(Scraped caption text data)
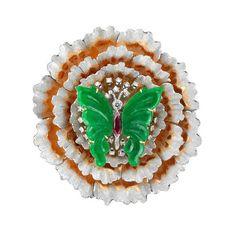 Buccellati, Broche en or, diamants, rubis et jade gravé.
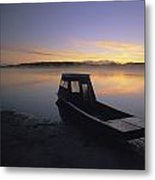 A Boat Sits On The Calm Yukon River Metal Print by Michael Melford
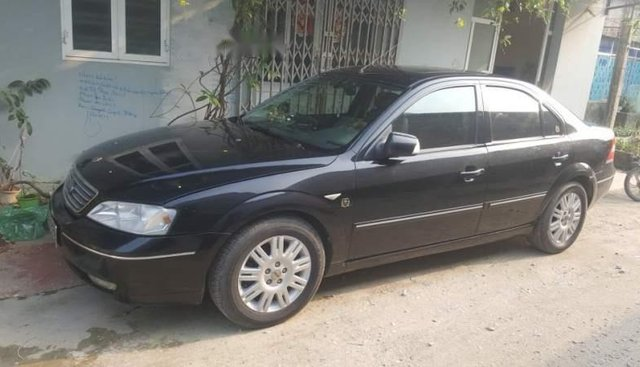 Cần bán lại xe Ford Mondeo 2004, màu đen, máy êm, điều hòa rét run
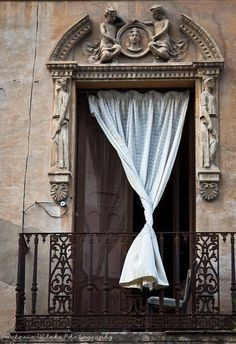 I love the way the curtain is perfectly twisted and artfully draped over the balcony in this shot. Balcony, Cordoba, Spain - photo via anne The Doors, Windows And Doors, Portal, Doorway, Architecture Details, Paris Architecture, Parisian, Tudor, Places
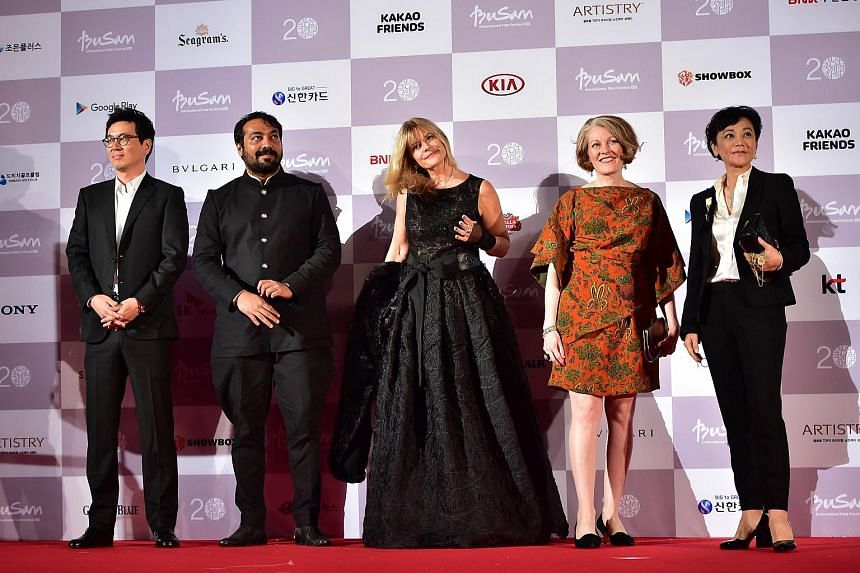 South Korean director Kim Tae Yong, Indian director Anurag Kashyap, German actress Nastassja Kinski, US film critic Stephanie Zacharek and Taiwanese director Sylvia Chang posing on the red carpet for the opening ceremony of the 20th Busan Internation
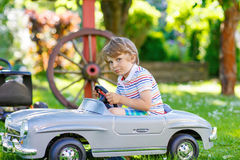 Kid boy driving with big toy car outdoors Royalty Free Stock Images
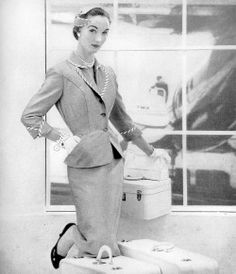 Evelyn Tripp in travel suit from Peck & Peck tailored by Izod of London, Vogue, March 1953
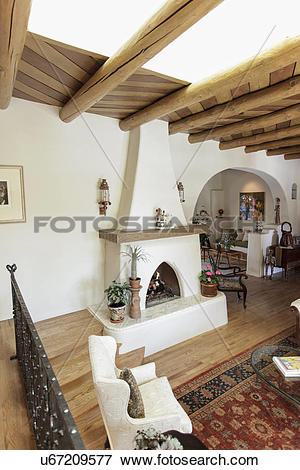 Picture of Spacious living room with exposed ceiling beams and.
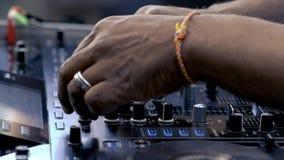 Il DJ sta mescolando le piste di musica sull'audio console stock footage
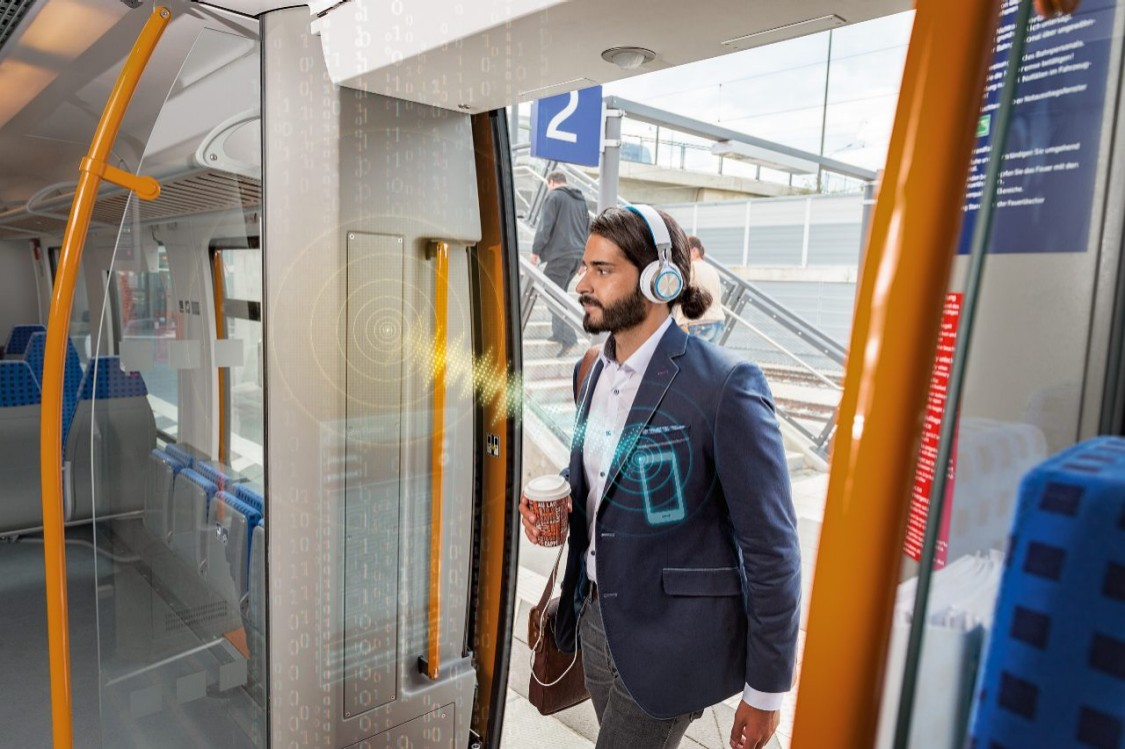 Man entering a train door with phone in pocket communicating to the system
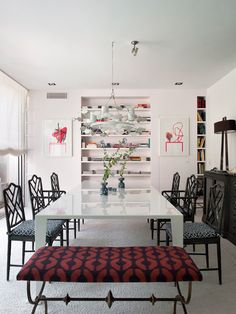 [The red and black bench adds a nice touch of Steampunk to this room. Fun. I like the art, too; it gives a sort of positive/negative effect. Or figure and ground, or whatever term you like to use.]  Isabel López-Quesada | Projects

Exercise objective
Begin at the first line of the records and please reproduce every line exactly through the one containing "Evelyn Tripp in", leaving all pictures out.

Your solution
 Buccellati, Broche en or, diamants, rubis et jade gravé.
 A Boat Sits On The Calm Yukon River Metal Print by Michael Melford
 Cần bán lại xe Ford Mondeo 2004, màu đen, máy êm, điều hòa rét run
 I love the way the curtain is perfectly twisted and artfully draped over the balcony in this shot. Balcony, Cordoba, Spain - photo via anne The Doors, Windows And Doors, Portal, Doorway, Architecture Details, Paris Architecture, Parisian, Tudor, Places
 South Korean director Kim Tae Yong, Indian director Anurag Kashyap, German actress Nastassja Kinski, US film critic Stephanie Zacharek and Taiwanese director Sylvia Chang posing on the red carpet for the opening ceremony of the 20th Busan Internation
 Kid boy driving with big toy car outdoors Royalty Free Stock Images
 Evelyn Tripp in travel suit from Peck & Peck tailored by Izod of London, Vogue, March 1953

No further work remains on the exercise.